Het voorgaande brengt met zich mee dat Ohra de verzekeringsovereenkomst op grond van artikel 7:929 lid 2 BW per direct heeft mogen beëindigen. De vordering van [eiser] tot nakoming van de verzekeringsovereenkomst moet om die reden worden afgewezen. Voor zover het gestelde onder 27 in de dagvaarding kwalificeert als een bewijsaanbod wordt dit gepasseerd, omdat geen concrete feiten en omstandigheden zijn aangevoerd die aan het voorgaande kunnen afdoen.
4.9.
Nu [eiser] gezien het voorgaande niet aan zijn mededelingsplicht heeft voldaan en Ohra op goede gronden de overeenkomst heeft beëindigd, is de registratie van [eiser] in het incidentenregister eveneens op juiste gronden verricht. Ook de vordering tot het verwijderen en verwijderd houden van [eiser] uit het incidentenregister of een soortgelijk register moet daarom worden afgewezen.
4.10.
Hetgeen partijen meer of anders hebben aangevoerd kan buiten bespreking blijven.
4.11.
[eiser] zal als de in het ongelijk gestelde partij worden veroordeeld in de proceskosten.
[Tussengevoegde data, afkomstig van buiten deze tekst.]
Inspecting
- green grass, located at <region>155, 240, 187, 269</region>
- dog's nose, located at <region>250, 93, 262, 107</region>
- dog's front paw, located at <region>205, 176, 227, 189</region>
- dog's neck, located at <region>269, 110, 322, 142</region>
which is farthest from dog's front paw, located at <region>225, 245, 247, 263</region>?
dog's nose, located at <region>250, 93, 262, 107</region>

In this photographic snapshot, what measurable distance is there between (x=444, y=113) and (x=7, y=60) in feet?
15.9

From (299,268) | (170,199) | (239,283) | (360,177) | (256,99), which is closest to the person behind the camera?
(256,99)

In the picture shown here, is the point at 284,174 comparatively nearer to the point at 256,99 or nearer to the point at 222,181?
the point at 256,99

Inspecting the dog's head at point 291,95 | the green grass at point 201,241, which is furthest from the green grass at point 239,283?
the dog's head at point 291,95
De kosten aan de zijde van Ohra worden begroot op:
— | vast recht | € | 262,00 | |
— | salaris advocaat | 904,00 | (2,0 punten × tarief € 452,00) | |
Totaal | € | 1.166,00 |
5. De beslissing
De rechtbank
5.1.
wijst de vorderingen af,
5.2.
veroordeelt [eiser] in de proceskosten, aan de zijde van Ohra tot op heden begroot op € 1.166,00.
Dit vonnis is gewezen door mr. D.T. Boks, mr. R.A. van der Pol en mr. S.H. Bokx-Boom en in het openbaar uitgesproken op 21 april 2010.